Food prices set to climb through 2014

Published by Laura Whitcombe on 25 March 2014.
Last updated on 25 March 2014

Food

Supermarket and restaurant prices are set to rise through the course of the year as food inflation is outstripping general inflation.

Food price inflation is now 3.8%, according to research from Prestige Purchasing, while the Bank of England's official measure of inflation is running at 1.9%.

This will have the effect of putting up the price of food bills in shops and restaurants as food sellers will be forced to pass on increasing wholesale costs to customers.

Not even promotions and pledges to match prices will be enough to keep prices down on staples such as meat, bread, milk and cheese.

In fact, UK households could have to pay out an extra £850 a year on food until 2018, a period in which £19 billion could be added to UK grocery bills, according to retail experts Conlumino.

Between 2000 and 2013, there has been a 51% rise in food price inflation, it added. 

Shortage

"There is a world food shortage," said Neil Saunders, a retail analyst at Conlumino.

"There is a lot of demand particularly for dairy and meat coming from Russia and China but there's no quick fix when it comes to farming.

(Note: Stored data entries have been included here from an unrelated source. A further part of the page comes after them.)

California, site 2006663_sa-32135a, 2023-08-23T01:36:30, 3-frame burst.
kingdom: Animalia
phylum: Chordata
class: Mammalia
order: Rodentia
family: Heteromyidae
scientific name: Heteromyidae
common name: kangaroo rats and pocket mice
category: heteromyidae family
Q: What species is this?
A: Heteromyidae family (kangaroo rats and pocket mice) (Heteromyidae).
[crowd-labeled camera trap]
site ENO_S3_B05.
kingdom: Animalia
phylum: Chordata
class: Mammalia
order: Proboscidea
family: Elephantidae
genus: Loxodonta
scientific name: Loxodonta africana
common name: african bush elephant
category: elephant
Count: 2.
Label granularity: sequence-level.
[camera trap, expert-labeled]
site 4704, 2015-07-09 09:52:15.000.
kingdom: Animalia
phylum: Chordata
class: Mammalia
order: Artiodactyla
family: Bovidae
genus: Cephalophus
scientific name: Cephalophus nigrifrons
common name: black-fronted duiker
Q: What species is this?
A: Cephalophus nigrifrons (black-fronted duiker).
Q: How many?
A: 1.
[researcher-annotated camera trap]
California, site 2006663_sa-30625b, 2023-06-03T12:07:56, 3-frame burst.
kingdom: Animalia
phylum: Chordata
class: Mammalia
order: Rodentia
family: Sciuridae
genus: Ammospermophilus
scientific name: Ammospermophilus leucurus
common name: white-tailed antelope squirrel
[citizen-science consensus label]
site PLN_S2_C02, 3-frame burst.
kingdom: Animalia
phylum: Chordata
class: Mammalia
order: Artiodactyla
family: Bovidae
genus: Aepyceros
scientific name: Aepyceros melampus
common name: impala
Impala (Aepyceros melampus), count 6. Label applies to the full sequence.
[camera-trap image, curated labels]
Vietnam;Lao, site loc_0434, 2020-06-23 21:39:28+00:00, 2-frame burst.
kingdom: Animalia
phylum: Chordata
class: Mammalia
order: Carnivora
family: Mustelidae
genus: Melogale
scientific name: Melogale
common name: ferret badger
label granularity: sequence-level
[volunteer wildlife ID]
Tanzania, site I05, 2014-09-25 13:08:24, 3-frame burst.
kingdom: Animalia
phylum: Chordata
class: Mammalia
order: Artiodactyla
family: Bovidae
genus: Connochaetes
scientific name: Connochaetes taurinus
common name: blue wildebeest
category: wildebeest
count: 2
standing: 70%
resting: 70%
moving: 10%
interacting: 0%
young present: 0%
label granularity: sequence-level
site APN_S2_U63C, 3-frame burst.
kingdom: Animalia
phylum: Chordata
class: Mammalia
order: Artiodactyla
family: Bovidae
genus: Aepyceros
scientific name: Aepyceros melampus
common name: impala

Prime agricultural land found in Western markets is already yielding as much as current technology and farming methods allows. It could be another 10 years before scientific advances increase yields further. That means prices will rise."

He added that freak weather around the world has further hindered supply.

The cost of fruit has risen more than any other type of food, according to Prestige, up more than 10% year-on-year.

Vegetable and meat price are up by more than 5% and sugar, chocolate and sweets are up by 1%.

Drinks prices are soaring too, with wine prices rising by 16% year-on-year.

So how can you keep your grocery bills down?

  • Try low-cost supermarkets. 'Back to basics' shops like Aldi, Lidl and Iceland may not stock your favourites, but you'll save money by shopping there.
  • Be wary of buy-one-get-one-free promotions. 'Bulk buy' offers may seem a good idea, but many deals are only useful if you normally buy the product on offer in the first place and can store the extra items. In fact, smaller equivalents may work out cheaper, so always check the individual price first.
  • Write a shopping list. Avoid overspending by planning your meals and writing down what you need. Supermarkets thrive on customers not knowing exactly what they want and buying items they don't need.